I don't write this to guilt any of you into veganism: I DO write it to publicly air my feelings of guilt, I suppose, but also to encourage each and every one of you to follow your own moral compass. If you are doing something that feels wrong, stop doing it! If you have a truly honest and compelling conviction about what is right—about what is kind—then heed it! If you can see the path of righteous living, then walk it. It may not look anything like the path that I am on, but I can promise you it will be smoother underfoot than the alternative.
|President Harry S. Truman at the Missouri|
State Fair with the State Champion mule team,
c. 1955. Caption credit: www.dailyyonder.com.Photo credit: University of Missouri
I have a dreadful bit of news: I, Fenway Bartholomule, am being barred from the polls despite having reached the age of majority (18, last month, and thank you for the birthday wishes!) on the grounds of my non-human status. The speciesist policies of this so-called "democracy" are shameful and repellant.
FarmWife says that voting is best reserved for those with opposable thumbs, but that my cries of bias against the four-footed do in fact ring true. She herself is a supporter of animal rights, and has even renewed her once-lapsed pledge of veganism after falling more deeply in love than ever with the neighbor's dairy cow. Too many cattle live short, uncomfortable lives. FarmWife wants cattle in her life as friends, not food.
FarmWife says that not all animal-keeping is exploitative, and she is not tempted to give up riding, driving, or keeping domestic pets. I perform labor for which I am suited, as she does, and I take my wages in hay.

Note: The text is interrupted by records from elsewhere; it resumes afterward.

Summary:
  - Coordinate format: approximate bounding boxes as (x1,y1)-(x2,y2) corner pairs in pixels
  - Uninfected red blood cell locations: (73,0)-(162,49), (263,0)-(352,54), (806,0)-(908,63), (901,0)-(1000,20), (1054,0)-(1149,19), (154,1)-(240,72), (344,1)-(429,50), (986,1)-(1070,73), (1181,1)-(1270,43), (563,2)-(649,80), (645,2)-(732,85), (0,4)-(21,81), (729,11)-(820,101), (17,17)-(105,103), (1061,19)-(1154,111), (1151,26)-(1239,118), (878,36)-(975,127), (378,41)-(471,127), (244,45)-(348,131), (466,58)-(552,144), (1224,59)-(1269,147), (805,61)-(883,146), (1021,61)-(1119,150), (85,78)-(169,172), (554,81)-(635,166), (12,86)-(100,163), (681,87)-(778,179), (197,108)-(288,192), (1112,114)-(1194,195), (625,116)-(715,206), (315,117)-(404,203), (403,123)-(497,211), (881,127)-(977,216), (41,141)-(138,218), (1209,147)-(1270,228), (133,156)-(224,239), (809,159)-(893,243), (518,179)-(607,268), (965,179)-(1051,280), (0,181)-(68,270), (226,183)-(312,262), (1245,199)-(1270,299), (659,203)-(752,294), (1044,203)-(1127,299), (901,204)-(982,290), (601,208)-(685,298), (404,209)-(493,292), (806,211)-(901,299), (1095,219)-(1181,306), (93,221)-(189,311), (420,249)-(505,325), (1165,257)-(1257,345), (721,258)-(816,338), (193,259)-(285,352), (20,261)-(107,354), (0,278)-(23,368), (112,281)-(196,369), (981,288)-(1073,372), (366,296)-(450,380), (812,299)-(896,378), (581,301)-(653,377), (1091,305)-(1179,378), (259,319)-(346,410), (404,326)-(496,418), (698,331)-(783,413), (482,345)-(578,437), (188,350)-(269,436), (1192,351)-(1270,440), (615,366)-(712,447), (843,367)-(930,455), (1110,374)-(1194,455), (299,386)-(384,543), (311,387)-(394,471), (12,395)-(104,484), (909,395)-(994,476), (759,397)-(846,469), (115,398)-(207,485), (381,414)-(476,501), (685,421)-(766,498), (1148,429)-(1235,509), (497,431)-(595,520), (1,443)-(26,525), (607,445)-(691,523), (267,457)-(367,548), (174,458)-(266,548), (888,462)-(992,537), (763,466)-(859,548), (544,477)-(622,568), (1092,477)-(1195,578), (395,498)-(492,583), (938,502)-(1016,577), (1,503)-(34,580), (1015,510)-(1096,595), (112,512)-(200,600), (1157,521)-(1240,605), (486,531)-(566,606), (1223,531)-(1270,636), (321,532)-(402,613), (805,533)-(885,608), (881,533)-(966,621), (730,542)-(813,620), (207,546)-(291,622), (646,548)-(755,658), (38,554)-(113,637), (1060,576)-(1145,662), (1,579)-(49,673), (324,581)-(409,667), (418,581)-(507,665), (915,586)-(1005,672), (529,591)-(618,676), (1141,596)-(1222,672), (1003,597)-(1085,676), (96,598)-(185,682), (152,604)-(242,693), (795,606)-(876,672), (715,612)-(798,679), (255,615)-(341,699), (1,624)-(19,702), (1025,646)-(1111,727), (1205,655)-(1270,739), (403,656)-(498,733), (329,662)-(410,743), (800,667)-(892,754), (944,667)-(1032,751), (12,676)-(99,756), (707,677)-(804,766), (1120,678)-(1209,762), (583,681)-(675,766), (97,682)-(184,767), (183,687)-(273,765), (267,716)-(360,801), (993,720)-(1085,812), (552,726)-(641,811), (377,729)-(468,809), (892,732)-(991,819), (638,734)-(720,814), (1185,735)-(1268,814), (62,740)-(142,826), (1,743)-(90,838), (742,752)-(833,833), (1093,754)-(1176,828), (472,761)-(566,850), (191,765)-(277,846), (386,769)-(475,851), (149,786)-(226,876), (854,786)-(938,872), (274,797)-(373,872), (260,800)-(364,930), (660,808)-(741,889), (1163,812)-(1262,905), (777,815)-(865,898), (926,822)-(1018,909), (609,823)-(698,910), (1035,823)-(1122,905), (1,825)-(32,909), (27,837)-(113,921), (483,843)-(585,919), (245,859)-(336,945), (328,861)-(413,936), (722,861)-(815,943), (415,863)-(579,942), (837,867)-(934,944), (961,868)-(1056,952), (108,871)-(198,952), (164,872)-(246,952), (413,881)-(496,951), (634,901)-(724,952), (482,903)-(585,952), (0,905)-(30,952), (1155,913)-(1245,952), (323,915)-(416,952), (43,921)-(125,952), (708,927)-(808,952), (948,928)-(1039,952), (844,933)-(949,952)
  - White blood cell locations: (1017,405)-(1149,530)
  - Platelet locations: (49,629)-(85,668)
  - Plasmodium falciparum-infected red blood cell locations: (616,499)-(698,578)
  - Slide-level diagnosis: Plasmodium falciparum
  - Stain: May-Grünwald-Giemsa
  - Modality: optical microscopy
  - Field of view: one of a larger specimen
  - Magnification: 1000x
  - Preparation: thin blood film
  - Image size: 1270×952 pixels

On that note, I'm holding up under light use and have been salvaged from my early retirement! I have been on a couple of satisfying little trail rides lately and can report that I performed nobly and with perfect soundness. This hock just needed a year off, after all.
Since I can't vote, will you do me a favor? Can you please go to the polls and vote for me? It's really important.
Friday, November 2, 2012
Attentive readers will remember that my FarmWife is in love with our neighbors' cow. This cow, D, is very special to FarmWife, but I don't mind: I'm lucky to have a human with such a capacity for love.
FarmWife is sometimes left in charge of D and a handful of other cattle (also nice, but not like d) while their owners are away. In that capacity, FarmWife recently had the exciting and tremendous responsibility of midwifing for D during the birth of a calf. The little one is perfectly beautiful in every way. FarmWife hopes someday to have a Jersey cow of her own, or a pair of little Jersey steers to raise into working oxen. For now, she enjoys the cows of others.
FarmWife says she loves this cow, D, as much as she loves me, Fenway Bartholomule, and that sitting with her while she gave birth was a great honor. Since I shall certainly never give birth, I'm glad FarmWife got to have that experience with a different animal friend.